The Air I Breathe / Battlefield Earth: These films are so bad and their definition of entertainment so cheesy and campy that they doesn’t deserve anything more than a really bad haiku.
Movie really bad, very bad
Like kung fu without master
Like birthdays without dad
I want to die faster
Highlander II (The Quickening):I don’t think the world was sane enough to accommodate Christopher Lambert, Dolph Lundgren and Chuck Norris during the Eighties. Maybe that’s why it introduced AIDS into our society. However, Lundgren redeemed himself a bit with Masters Of The Universe and Chuck Norris is, of course, well on his way into a virtual demi-God. And what did Lambert do? Sucked the life out of an otherwise awesome Mortal Kombat film and starred in Highlander – a horrendous film about some Scottish warlord- futuristic ninja horseshit.
Armageddon: I’d rate this film as the most nauseating American film since Mac and Me and the worst disaster film since Godzilla XIV: This time it’s PersonooooOORRRrrrrrrl. On a side note…what messed-up concoction of prescription medicines and hallucinatory substances did it take to convince Steve Buscemi to act in this film? Having seen Con Air, I suspect that lighter fluid and ethyl spirit were also involved.
Batman and Robin / Catwoman: So bad that even people with no tastes in films whatsoever hated these two for all the right reasons. Those who thought Clooney and Chris O’Donnell “were like so funny” need professional help and about 450 Megawatts of electricity coursing through their brain.
Gigli: Now I am pretty sure that Matt Damon wrote the script for Goodwill Hunting and helped Kevin Smith with Dogma while Ben Affleck rewrote the lyrics for “99 Bottles Of Beer On The Wall”. This film is similar to one of those annoying friends who serve no purpose than to amuse us with their stupidity. Five minutes later, we feel like blowing their heads off (or our own) with a sawed-off shotgun.

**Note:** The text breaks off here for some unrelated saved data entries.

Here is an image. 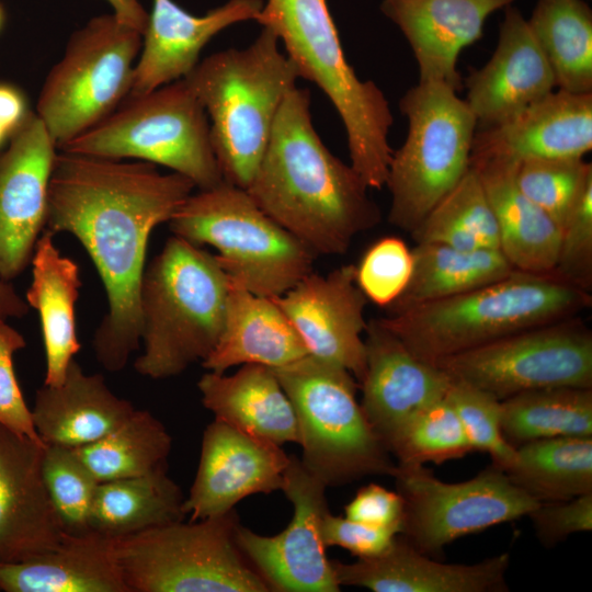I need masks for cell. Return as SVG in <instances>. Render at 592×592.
Listing matches in <instances>:
<instances>
[{
	"instance_id": "14",
	"label": "cell",
	"mask_w": 592,
	"mask_h": 592,
	"mask_svg": "<svg viewBox=\"0 0 592 592\" xmlns=\"http://www.w3.org/2000/svg\"><path fill=\"white\" fill-rule=\"evenodd\" d=\"M391 477L403 500L400 535L430 557L460 537L527 516L539 503L493 465L462 482L442 481L424 465L396 464Z\"/></svg>"
},
{
	"instance_id": "42",
	"label": "cell",
	"mask_w": 592,
	"mask_h": 592,
	"mask_svg": "<svg viewBox=\"0 0 592 592\" xmlns=\"http://www.w3.org/2000/svg\"><path fill=\"white\" fill-rule=\"evenodd\" d=\"M445 398L455 410L473 452L487 453L491 465L504 470L514 459L515 448L501 431V400L454 378Z\"/></svg>"
},
{
	"instance_id": "33",
	"label": "cell",
	"mask_w": 592,
	"mask_h": 592,
	"mask_svg": "<svg viewBox=\"0 0 592 592\" xmlns=\"http://www.w3.org/2000/svg\"><path fill=\"white\" fill-rule=\"evenodd\" d=\"M185 497L167 474L152 473L99 482L89 517L91 530L112 538L182 521Z\"/></svg>"
},
{
	"instance_id": "6",
	"label": "cell",
	"mask_w": 592,
	"mask_h": 592,
	"mask_svg": "<svg viewBox=\"0 0 592 592\" xmlns=\"http://www.w3.org/2000/svg\"><path fill=\"white\" fill-rule=\"evenodd\" d=\"M229 285L215 254L170 237L143 274L144 351L134 362L135 371L164 379L206 360L223 331Z\"/></svg>"
},
{
	"instance_id": "35",
	"label": "cell",
	"mask_w": 592,
	"mask_h": 592,
	"mask_svg": "<svg viewBox=\"0 0 592 592\" xmlns=\"http://www.w3.org/2000/svg\"><path fill=\"white\" fill-rule=\"evenodd\" d=\"M557 89L592 93V10L584 0H537L527 20Z\"/></svg>"
},
{
	"instance_id": "50",
	"label": "cell",
	"mask_w": 592,
	"mask_h": 592,
	"mask_svg": "<svg viewBox=\"0 0 592 592\" xmlns=\"http://www.w3.org/2000/svg\"><path fill=\"white\" fill-rule=\"evenodd\" d=\"M111 7L112 12L124 23L144 33L148 12L145 10L140 0H105Z\"/></svg>"
},
{
	"instance_id": "22",
	"label": "cell",
	"mask_w": 592,
	"mask_h": 592,
	"mask_svg": "<svg viewBox=\"0 0 592 592\" xmlns=\"http://www.w3.org/2000/svg\"><path fill=\"white\" fill-rule=\"evenodd\" d=\"M516 0H382L380 11L407 39L419 81L463 87L460 52L483 35L487 19Z\"/></svg>"
},
{
	"instance_id": "51",
	"label": "cell",
	"mask_w": 592,
	"mask_h": 592,
	"mask_svg": "<svg viewBox=\"0 0 592 592\" xmlns=\"http://www.w3.org/2000/svg\"><path fill=\"white\" fill-rule=\"evenodd\" d=\"M30 306L9 281L0 278V320L21 318L29 312Z\"/></svg>"
},
{
	"instance_id": "19",
	"label": "cell",
	"mask_w": 592,
	"mask_h": 592,
	"mask_svg": "<svg viewBox=\"0 0 592 592\" xmlns=\"http://www.w3.org/2000/svg\"><path fill=\"white\" fill-rule=\"evenodd\" d=\"M465 99L477 129L500 125L556 87L550 65L522 12L504 9L498 42L490 59L464 79Z\"/></svg>"
},
{
	"instance_id": "49",
	"label": "cell",
	"mask_w": 592,
	"mask_h": 592,
	"mask_svg": "<svg viewBox=\"0 0 592 592\" xmlns=\"http://www.w3.org/2000/svg\"><path fill=\"white\" fill-rule=\"evenodd\" d=\"M31 113L23 92L11 83L0 82V147L10 140Z\"/></svg>"
},
{
	"instance_id": "13",
	"label": "cell",
	"mask_w": 592,
	"mask_h": 592,
	"mask_svg": "<svg viewBox=\"0 0 592 592\" xmlns=\"http://www.w3.org/2000/svg\"><path fill=\"white\" fill-rule=\"evenodd\" d=\"M436 365L499 400L545 388H592V332L572 317L506 335Z\"/></svg>"
},
{
	"instance_id": "24",
	"label": "cell",
	"mask_w": 592,
	"mask_h": 592,
	"mask_svg": "<svg viewBox=\"0 0 592 592\" xmlns=\"http://www.w3.org/2000/svg\"><path fill=\"white\" fill-rule=\"evenodd\" d=\"M592 149V93L557 89L509 121L477 129L470 159L583 158Z\"/></svg>"
},
{
	"instance_id": "52",
	"label": "cell",
	"mask_w": 592,
	"mask_h": 592,
	"mask_svg": "<svg viewBox=\"0 0 592 592\" xmlns=\"http://www.w3.org/2000/svg\"><path fill=\"white\" fill-rule=\"evenodd\" d=\"M4 16H5V13H4L3 7H2V4L0 3V30H1L2 26H3V23H4Z\"/></svg>"
},
{
	"instance_id": "18",
	"label": "cell",
	"mask_w": 592,
	"mask_h": 592,
	"mask_svg": "<svg viewBox=\"0 0 592 592\" xmlns=\"http://www.w3.org/2000/svg\"><path fill=\"white\" fill-rule=\"evenodd\" d=\"M289 458L282 446L214 419L203 433L185 514L190 521L218 516L249 496L282 490Z\"/></svg>"
},
{
	"instance_id": "47",
	"label": "cell",
	"mask_w": 592,
	"mask_h": 592,
	"mask_svg": "<svg viewBox=\"0 0 592 592\" xmlns=\"http://www.w3.org/2000/svg\"><path fill=\"white\" fill-rule=\"evenodd\" d=\"M398 533L333 515L329 511L321 521V537L326 547L338 546L357 558L373 557L385 551Z\"/></svg>"
},
{
	"instance_id": "16",
	"label": "cell",
	"mask_w": 592,
	"mask_h": 592,
	"mask_svg": "<svg viewBox=\"0 0 592 592\" xmlns=\"http://www.w3.org/2000/svg\"><path fill=\"white\" fill-rule=\"evenodd\" d=\"M273 299L310 356L346 369L360 385L366 369L367 298L356 283L354 264L327 275L311 272Z\"/></svg>"
},
{
	"instance_id": "15",
	"label": "cell",
	"mask_w": 592,
	"mask_h": 592,
	"mask_svg": "<svg viewBox=\"0 0 592 592\" xmlns=\"http://www.w3.org/2000/svg\"><path fill=\"white\" fill-rule=\"evenodd\" d=\"M326 489L300 458L292 455L281 490L293 505L289 524L273 536L258 534L240 523L237 525V545L270 591L341 590L321 537V521L329 511Z\"/></svg>"
},
{
	"instance_id": "45",
	"label": "cell",
	"mask_w": 592,
	"mask_h": 592,
	"mask_svg": "<svg viewBox=\"0 0 592 592\" xmlns=\"http://www.w3.org/2000/svg\"><path fill=\"white\" fill-rule=\"evenodd\" d=\"M25 345L24 337L7 321L0 320V425L44 444L14 372L13 356Z\"/></svg>"
},
{
	"instance_id": "36",
	"label": "cell",
	"mask_w": 592,
	"mask_h": 592,
	"mask_svg": "<svg viewBox=\"0 0 592 592\" xmlns=\"http://www.w3.org/2000/svg\"><path fill=\"white\" fill-rule=\"evenodd\" d=\"M501 431L514 448L546 439L592 437V388H545L505 398Z\"/></svg>"
},
{
	"instance_id": "40",
	"label": "cell",
	"mask_w": 592,
	"mask_h": 592,
	"mask_svg": "<svg viewBox=\"0 0 592 592\" xmlns=\"http://www.w3.org/2000/svg\"><path fill=\"white\" fill-rule=\"evenodd\" d=\"M515 180L523 194L561 229L592 184V163L583 158L527 159L517 163Z\"/></svg>"
},
{
	"instance_id": "26",
	"label": "cell",
	"mask_w": 592,
	"mask_h": 592,
	"mask_svg": "<svg viewBox=\"0 0 592 592\" xmlns=\"http://www.w3.org/2000/svg\"><path fill=\"white\" fill-rule=\"evenodd\" d=\"M4 592H129L115 538L94 530L64 534L53 549L14 563H0Z\"/></svg>"
},
{
	"instance_id": "2",
	"label": "cell",
	"mask_w": 592,
	"mask_h": 592,
	"mask_svg": "<svg viewBox=\"0 0 592 592\" xmlns=\"http://www.w3.org/2000/svg\"><path fill=\"white\" fill-rule=\"evenodd\" d=\"M369 187L319 137L308 89L295 88L275 118L247 187L253 202L317 255L344 254L382 218Z\"/></svg>"
},
{
	"instance_id": "43",
	"label": "cell",
	"mask_w": 592,
	"mask_h": 592,
	"mask_svg": "<svg viewBox=\"0 0 592 592\" xmlns=\"http://www.w3.org/2000/svg\"><path fill=\"white\" fill-rule=\"evenodd\" d=\"M412 270V250L406 242L397 237H384L355 265V278L367 300L387 308L407 287Z\"/></svg>"
},
{
	"instance_id": "29",
	"label": "cell",
	"mask_w": 592,
	"mask_h": 592,
	"mask_svg": "<svg viewBox=\"0 0 592 592\" xmlns=\"http://www.w3.org/2000/svg\"><path fill=\"white\" fill-rule=\"evenodd\" d=\"M197 388L216 420L277 446L298 444L294 407L272 368L246 364L232 375L208 371Z\"/></svg>"
},
{
	"instance_id": "39",
	"label": "cell",
	"mask_w": 592,
	"mask_h": 592,
	"mask_svg": "<svg viewBox=\"0 0 592 592\" xmlns=\"http://www.w3.org/2000/svg\"><path fill=\"white\" fill-rule=\"evenodd\" d=\"M387 449L401 465H440L473 452L445 396L412 415L390 439Z\"/></svg>"
},
{
	"instance_id": "9",
	"label": "cell",
	"mask_w": 592,
	"mask_h": 592,
	"mask_svg": "<svg viewBox=\"0 0 592 592\" xmlns=\"http://www.w3.org/2000/svg\"><path fill=\"white\" fill-rule=\"evenodd\" d=\"M273 371L294 407L300 462L309 473L327 487L392 476L396 464L367 421L346 369L307 355Z\"/></svg>"
},
{
	"instance_id": "1",
	"label": "cell",
	"mask_w": 592,
	"mask_h": 592,
	"mask_svg": "<svg viewBox=\"0 0 592 592\" xmlns=\"http://www.w3.org/2000/svg\"><path fill=\"white\" fill-rule=\"evenodd\" d=\"M194 187L186 177L161 173L147 161L66 151L55 157L44 230L76 237L99 272L107 312L92 346L106 371L123 369L141 344L139 293L150 234Z\"/></svg>"
},
{
	"instance_id": "20",
	"label": "cell",
	"mask_w": 592,
	"mask_h": 592,
	"mask_svg": "<svg viewBox=\"0 0 592 592\" xmlns=\"http://www.w3.org/2000/svg\"><path fill=\"white\" fill-rule=\"evenodd\" d=\"M364 333L366 369L360 383L361 407L387 448L412 415L445 396L452 377L412 353L378 319L367 322Z\"/></svg>"
},
{
	"instance_id": "31",
	"label": "cell",
	"mask_w": 592,
	"mask_h": 592,
	"mask_svg": "<svg viewBox=\"0 0 592 592\" xmlns=\"http://www.w3.org/2000/svg\"><path fill=\"white\" fill-rule=\"evenodd\" d=\"M31 264L32 283L25 300L41 319L46 360L44 384L57 386L80 350L76 327V303L82 285L79 266L60 253L54 235L47 230L35 244Z\"/></svg>"
},
{
	"instance_id": "12",
	"label": "cell",
	"mask_w": 592,
	"mask_h": 592,
	"mask_svg": "<svg viewBox=\"0 0 592 592\" xmlns=\"http://www.w3.org/2000/svg\"><path fill=\"white\" fill-rule=\"evenodd\" d=\"M143 34L113 12L77 29L41 88L35 114L57 149L107 117L128 96Z\"/></svg>"
},
{
	"instance_id": "21",
	"label": "cell",
	"mask_w": 592,
	"mask_h": 592,
	"mask_svg": "<svg viewBox=\"0 0 592 592\" xmlns=\"http://www.w3.org/2000/svg\"><path fill=\"white\" fill-rule=\"evenodd\" d=\"M45 446L0 425V563L42 555L65 534L43 478Z\"/></svg>"
},
{
	"instance_id": "38",
	"label": "cell",
	"mask_w": 592,
	"mask_h": 592,
	"mask_svg": "<svg viewBox=\"0 0 592 592\" xmlns=\"http://www.w3.org/2000/svg\"><path fill=\"white\" fill-rule=\"evenodd\" d=\"M410 235L415 243L434 242L462 250L499 249L498 225L473 164Z\"/></svg>"
},
{
	"instance_id": "28",
	"label": "cell",
	"mask_w": 592,
	"mask_h": 592,
	"mask_svg": "<svg viewBox=\"0 0 592 592\" xmlns=\"http://www.w3.org/2000/svg\"><path fill=\"white\" fill-rule=\"evenodd\" d=\"M309 355L300 337L273 298L251 293L230 281L220 338L201 364L214 373L238 365L270 368Z\"/></svg>"
},
{
	"instance_id": "7",
	"label": "cell",
	"mask_w": 592,
	"mask_h": 592,
	"mask_svg": "<svg viewBox=\"0 0 592 592\" xmlns=\"http://www.w3.org/2000/svg\"><path fill=\"white\" fill-rule=\"evenodd\" d=\"M195 246L209 244L230 281L275 298L312 272L317 254L228 182L192 193L168 221Z\"/></svg>"
},
{
	"instance_id": "3",
	"label": "cell",
	"mask_w": 592,
	"mask_h": 592,
	"mask_svg": "<svg viewBox=\"0 0 592 592\" xmlns=\"http://www.w3.org/2000/svg\"><path fill=\"white\" fill-rule=\"evenodd\" d=\"M591 293L558 278L514 270L453 297L378 319L420 358L439 362L534 327L577 317Z\"/></svg>"
},
{
	"instance_id": "10",
	"label": "cell",
	"mask_w": 592,
	"mask_h": 592,
	"mask_svg": "<svg viewBox=\"0 0 592 592\" xmlns=\"http://www.w3.org/2000/svg\"><path fill=\"white\" fill-rule=\"evenodd\" d=\"M59 151L161 164L205 190L223 182L207 114L186 80L128 95Z\"/></svg>"
},
{
	"instance_id": "32",
	"label": "cell",
	"mask_w": 592,
	"mask_h": 592,
	"mask_svg": "<svg viewBox=\"0 0 592 592\" xmlns=\"http://www.w3.org/2000/svg\"><path fill=\"white\" fill-rule=\"evenodd\" d=\"M413 270L401 295L386 309L397 314L490 284L515 269L499 249L462 250L434 242L415 243Z\"/></svg>"
},
{
	"instance_id": "46",
	"label": "cell",
	"mask_w": 592,
	"mask_h": 592,
	"mask_svg": "<svg viewBox=\"0 0 592 592\" xmlns=\"http://www.w3.org/2000/svg\"><path fill=\"white\" fill-rule=\"evenodd\" d=\"M527 516L539 542L546 547L556 546L572 534L592 530V492L565 501L540 502Z\"/></svg>"
},
{
	"instance_id": "23",
	"label": "cell",
	"mask_w": 592,
	"mask_h": 592,
	"mask_svg": "<svg viewBox=\"0 0 592 592\" xmlns=\"http://www.w3.org/2000/svg\"><path fill=\"white\" fill-rule=\"evenodd\" d=\"M263 4V0H228L194 15L173 0H152L128 95L185 78L215 35L232 24L255 21Z\"/></svg>"
},
{
	"instance_id": "48",
	"label": "cell",
	"mask_w": 592,
	"mask_h": 592,
	"mask_svg": "<svg viewBox=\"0 0 592 592\" xmlns=\"http://www.w3.org/2000/svg\"><path fill=\"white\" fill-rule=\"evenodd\" d=\"M345 516L367 525L390 528L401 533L403 500L398 491H391L376 483L357 490L344 508Z\"/></svg>"
},
{
	"instance_id": "5",
	"label": "cell",
	"mask_w": 592,
	"mask_h": 592,
	"mask_svg": "<svg viewBox=\"0 0 592 592\" xmlns=\"http://www.w3.org/2000/svg\"><path fill=\"white\" fill-rule=\"evenodd\" d=\"M272 30L299 71L338 112L350 164L369 189L386 186L394 116L383 90L348 62L327 0H266L257 20Z\"/></svg>"
},
{
	"instance_id": "30",
	"label": "cell",
	"mask_w": 592,
	"mask_h": 592,
	"mask_svg": "<svg viewBox=\"0 0 592 592\" xmlns=\"http://www.w3.org/2000/svg\"><path fill=\"white\" fill-rule=\"evenodd\" d=\"M492 208L499 249L517 271L551 273L558 255L560 229L520 190L517 162L504 159H470Z\"/></svg>"
},
{
	"instance_id": "17",
	"label": "cell",
	"mask_w": 592,
	"mask_h": 592,
	"mask_svg": "<svg viewBox=\"0 0 592 592\" xmlns=\"http://www.w3.org/2000/svg\"><path fill=\"white\" fill-rule=\"evenodd\" d=\"M57 150L32 112L0 152V278L4 281L14 280L31 264L45 228Z\"/></svg>"
},
{
	"instance_id": "4",
	"label": "cell",
	"mask_w": 592,
	"mask_h": 592,
	"mask_svg": "<svg viewBox=\"0 0 592 592\" xmlns=\"http://www.w3.org/2000/svg\"><path fill=\"white\" fill-rule=\"evenodd\" d=\"M262 27L244 48L200 60L184 78L202 103L223 180L247 190L265 151L275 118L299 71Z\"/></svg>"
},
{
	"instance_id": "44",
	"label": "cell",
	"mask_w": 592,
	"mask_h": 592,
	"mask_svg": "<svg viewBox=\"0 0 592 592\" xmlns=\"http://www.w3.org/2000/svg\"><path fill=\"white\" fill-rule=\"evenodd\" d=\"M551 274L580 289L590 292L592 288V184L560 229Z\"/></svg>"
},
{
	"instance_id": "34",
	"label": "cell",
	"mask_w": 592,
	"mask_h": 592,
	"mask_svg": "<svg viewBox=\"0 0 592 592\" xmlns=\"http://www.w3.org/2000/svg\"><path fill=\"white\" fill-rule=\"evenodd\" d=\"M503 471L539 503L592 492V437L566 436L523 444L515 448L514 459Z\"/></svg>"
},
{
	"instance_id": "37",
	"label": "cell",
	"mask_w": 592,
	"mask_h": 592,
	"mask_svg": "<svg viewBox=\"0 0 592 592\" xmlns=\"http://www.w3.org/2000/svg\"><path fill=\"white\" fill-rule=\"evenodd\" d=\"M99 482L143 476L167 467L172 437L148 410L135 409L103 437L73 448Z\"/></svg>"
},
{
	"instance_id": "27",
	"label": "cell",
	"mask_w": 592,
	"mask_h": 592,
	"mask_svg": "<svg viewBox=\"0 0 592 592\" xmlns=\"http://www.w3.org/2000/svg\"><path fill=\"white\" fill-rule=\"evenodd\" d=\"M134 410L107 387L102 375L87 374L73 358L61 384H43L37 389L32 418L45 445L75 448L103 437Z\"/></svg>"
},
{
	"instance_id": "11",
	"label": "cell",
	"mask_w": 592,
	"mask_h": 592,
	"mask_svg": "<svg viewBox=\"0 0 592 592\" xmlns=\"http://www.w3.org/2000/svg\"><path fill=\"white\" fill-rule=\"evenodd\" d=\"M235 510L115 538L129 592H269L236 540Z\"/></svg>"
},
{
	"instance_id": "8",
	"label": "cell",
	"mask_w": 592,
	"mask_h": 592,
	"mask_svg": "<svg viewBox=\"0 0 592 592\" xmlns=\"http://www.w3.org/2000/svg\"><path fill=\"white\" fill-rule=\"evenodd\" d=\"M399 110L408 133L388 169V220L411 234L468 170L477 119L442 81H419L401 96Z\"/></svg>"
},
{
	"instance_id": "25",
	"label": "cell",
	"mask_w": 592,
	"mask_h": 592,
	"mask_svg": "<svg viewBox=\"0 0 592 592\" xmlns=\"http://www.w3.org/2000/svg\"><path fill=\"white\" fill-rule=\"evenodd\" d=\"M340 587L374 592H505L510 554L477 563H446L432 559L400 534L382 554L354 562L331 560Z\"/></svg>"
},
{
	"instance_id": "41",
	"label": "cell",
	"mask_w": 592,
	"mask_h": 592,
	"mask_svg": "<svg viewBox=\"0 0 592 592\" xmlns=\"http://www.w3.org/2000/svg\"><path fill=\"white\" fill-rule=\"evenodd\" d=\"M42 471L46 490L66 533L90 530L89 517L99 485L71 447L46 445Z\"/></svg>"
}]
</instances>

21: Like I once said before…just like Ocean’s Eleven without Danny or the eleven others; also without Elliot Gould, Andy Garcia and Julia Roberts. No cameo appearances by Bruce Willis and Topher Grace either. You can also count out the relevant humour that made Ocean’s Eleven slightly entertaining, as well as the intelligent cut-shot direction of Soderbergh. And I’m pretty sure Kevin Spacey scores from the same dealer as Steve Buscemi. Worst friggin’ casino movie ever.
The Happening: Recent folklore has it that Al Gore has a wet dream whenever anyone recommends this film. Seriously, show me someone who likes this film and I’ll show you a three-headed baby that can whistle “Cats And The Cradle” through two of it’s nostrils.
Even Cowgirls Get the Blues: It wouldn’t have made the list if it weren’t an adaptation of a Seventies pulp noire novel written by one of the most underrated writers of all time – Tom Robbins. To further the mystery, Gus Vant Sant – one of the best Indie film directors ever – directed this atrocity. Something must have gone horribly wrong. I’d hate to suspect Buscemi again. I mean, he’s such a fantastic actor.